§ INSTRUCTION 1
Say whether each statement below agrees with the article on the Covington lawsuit that follows, answering yes or no and quoting the exact words from the article that settle it. (a) A federal judge in Kentucky dismissed the suit. (b) The libel suit sought $500 million. (c) The encounter took place near the Washington Monument.
§ INSTRUCTION 2
In the article on the Covington lawsuit below, reproduce word for word everything from "A Federal District" down to "false and defamatory.".

§ PASSAGE TO READ
Federal Court Dismisses Covington Teen’s Lawsuit Against Washington Post
A Federal Judge has dismissed a defamation lawsuit filed by a Kentucky teenager alleging he had been defamed by the coverage of his confrontation with a Native American man in January.
A Federal District Court Judge in Kentucky has dismissed a lawsuit filed by the parents of a Covington, Kentucky teenager who alleged that the Washington Post had defamed him in its reporting on an incident that occurred in January in which the teenager appeared to have some sort of confrontation with a Native American man leading a protest against the Trump Administration near the Lincoln Memorial:
A federal judge in Kentucky on Friday dismissed a $250 million libel suit against The Washington Post brought by a high school student who claimed that the organization’s coverage of his and his fellow students’ encounter with an American Indian activist at the Lincoln Memorial in January was false and defamatory.

§ RECORDED INFORMATION
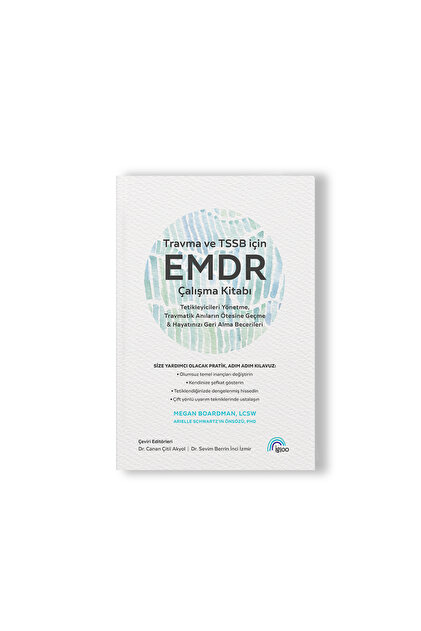 TRAVMA VE TSS İÇİN EMDR ÇALIŞMA KİTABI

§ WRITTEN RESPONSE 1
(a) Yes: "A federal judge in Kentucky on Friday dismissed a $250 million libel suit against The Washington Post"
(b) No: "a $250 million libel suit"
(c) No: "near the Lincoln Memorial"

§ WRITTEN RESPONSE 2
A Federal District Court Judge in Kentucky has dismissed a lawsuit filed by the parents of a Covington, Kentucky teenager who alleged that the Washington Post had defamed him in its reporting on an incident that occurred in January in which the teenager appeared to have some sort of confrontation with a Native American man leading a protest against the Trump Administration near the Lincoln Memorial:
A federal judge in Kentucky on Friday dismissed a $250 million libel suit against The Washington Post brought by a high school student who claimed that the organization’s coverage of his and his fellow students’ encounter with an American Indian activist at the Lincoln Memorial in January was false and defamatory.